[Start Text passage]
Despite the diversity of the chapters, certain themes recur through-out the text. Peakman is centrally concerned with the role of gender in [End Page 255] eighteenth-century sexual culture. Her analysis emphasizes the agency of eighteenth-century women. “Far from being meek inhabitants of an ideological straightjacket of gendered roles, eighteenth-century women did on occasion use opportunities to secure new forms of power and authority,” Peakman argues, concluding that women engaged in a form of “practical feminism” even in the absence of feminist rhetoric (51). This approach frequently leads her to counter arguments that diminish women’s power. She rejects those literary critics who have dismissed the genre of courtesans’ memoirs as written by men for men’s titillation, insisting instead that the works capture “the world of female sexuality as understood by the women themselves” (82). In another example, whereas Trumbach reads scenes of female tribadism in pornographic literature as instructional to readers at a time when no conception of lesbianism existed, Peakman argues that these narratives drew from readers’ extant knowledge of female same-sex sexual practices.1 While Peakman takes a broad view of women’s agency, she balances that approach with clear recognition of the misogyny of the era under study. Her chapter about women’s defloration, which discusses the period’s fetishism for bloody devirgination, makes for tough reading.

If the collection has a weakness, it is that the chapters seem a little cobbled together—unsurprisingly for a book that began as separately published articles and chapters. The book also contains some repetition and lacks a consistent voice. Nonetheless, it is a fun read that should have wide appeal. There’s great pleasure to be had from reading Peakman’s knowledgeable explorations of whores’ biographies, or her insights into the intimacies of Emma Hamilton and Queen Maria Carolina of Naples. This collection has appeal for lay readers and undergraduates, not just specialists.

Rachel Hope Cleves
University of Victoria

Footnotes

1. Randolph Trumbach, Sex and the Gender Revolution. I. Heterosexuality and the Third Gender in Enlightenment (Chicago, 1998).
[End Text passage]
[Start Dataset excerpts]
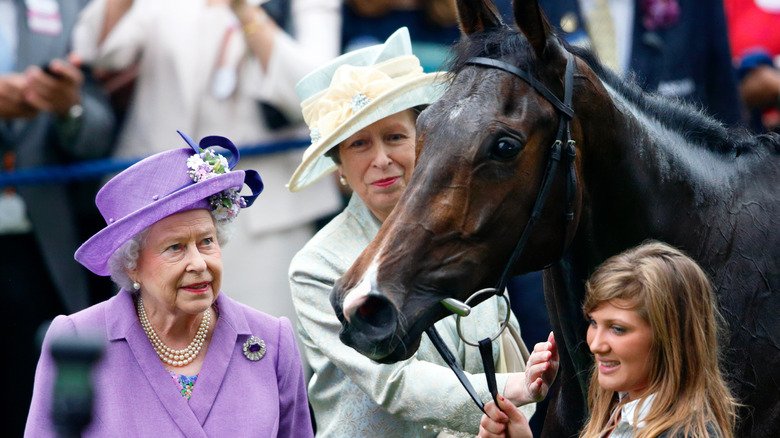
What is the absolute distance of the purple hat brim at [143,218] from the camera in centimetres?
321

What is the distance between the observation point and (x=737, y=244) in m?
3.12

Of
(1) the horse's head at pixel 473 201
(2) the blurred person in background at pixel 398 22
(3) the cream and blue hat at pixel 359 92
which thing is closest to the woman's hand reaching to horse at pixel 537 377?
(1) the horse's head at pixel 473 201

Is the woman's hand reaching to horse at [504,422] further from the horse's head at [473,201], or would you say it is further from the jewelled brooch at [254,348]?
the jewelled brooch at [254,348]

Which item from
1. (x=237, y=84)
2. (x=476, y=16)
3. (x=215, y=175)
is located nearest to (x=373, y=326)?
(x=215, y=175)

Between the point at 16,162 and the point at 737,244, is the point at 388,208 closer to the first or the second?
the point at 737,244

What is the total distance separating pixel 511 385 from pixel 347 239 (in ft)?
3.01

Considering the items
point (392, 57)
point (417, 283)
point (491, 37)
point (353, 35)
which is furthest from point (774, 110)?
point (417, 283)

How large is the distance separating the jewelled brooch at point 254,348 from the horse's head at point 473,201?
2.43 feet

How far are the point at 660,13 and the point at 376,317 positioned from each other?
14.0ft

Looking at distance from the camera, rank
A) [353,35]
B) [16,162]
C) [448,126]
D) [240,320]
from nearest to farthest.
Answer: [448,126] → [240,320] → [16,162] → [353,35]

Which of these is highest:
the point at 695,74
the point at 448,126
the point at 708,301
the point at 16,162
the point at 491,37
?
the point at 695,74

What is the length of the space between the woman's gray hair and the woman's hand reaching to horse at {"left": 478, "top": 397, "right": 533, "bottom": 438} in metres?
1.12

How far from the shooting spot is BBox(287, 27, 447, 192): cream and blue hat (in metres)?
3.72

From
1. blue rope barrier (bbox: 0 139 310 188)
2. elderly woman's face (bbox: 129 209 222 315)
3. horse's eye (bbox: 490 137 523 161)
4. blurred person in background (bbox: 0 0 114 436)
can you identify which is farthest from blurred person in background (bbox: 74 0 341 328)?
[End Dataset excerpts]
Extract the review of Peakman's essay collection from above and reproduce the entire text word for word.

Despite the diversity of the chapters, certain themes recur through-out the text. Peakman is centrally concerned with the role of gender in [End Page 255] eighteenth-century sexual culture. Her analysis emphasizes the agency of eighteenth-century women. “Far from being meek inhabitants of an ideological straightjacket of gendered roles, eighteenth-century women did on occasion use opportunities to secure new forms of power and authority,” Peakman argues, concluding that women engaged in a form of “practical feminism” even in the absence of feminist rhetoric (51). This approach frequently leads her to counter arguments that diminish women’s power. She rejects those literary critics who have dismissed the genre of courtesans’ memoirs as written by men for men’s titillation, insisting instead that the works capture “the world of female sexuality as understood by the women themselves” (82). In another example, whereas Trumbach reads scenes of female tribadism in pornographic literature as instructional to readers at a time when no conception of lesbianism existed, Peakman argues that these narratives drew from readers’ extant knowledge of female same-sex sexual practices.1 While Peakman takes a broad view of women’s agency, she balances that approach with clear recognition of the misogyny of the era under study. Her chapter about women’s defloration, which discusses the period’s fetishism for bloody devirgination, makes for tough reading.

If the collection has a weakness, it is that the chapters seem a little cobbled together—unsurprisingly for a book that began as separately published articles and chapters. The book also contains some repetition and lacks a consistent voice. Nonetheless, it is a fun read that should have wide appeal. There’s great pleasure to be had from reading Peakman’s knowledgeable explorations of whores’ biographies, or her insights into the intimacies of Emma Hamilton and Queen Maria Carolina of Naples. This collection has appeal for lay readers and undergraduates, not just specialists.

Rachel Hope Cleves
University of Victoria

Footnotes

1. Randolph Trumbach, Sex and the Gender Revolution. I. Heterosexuality and the Third Gender in Enlightenment (Chicago, 1998).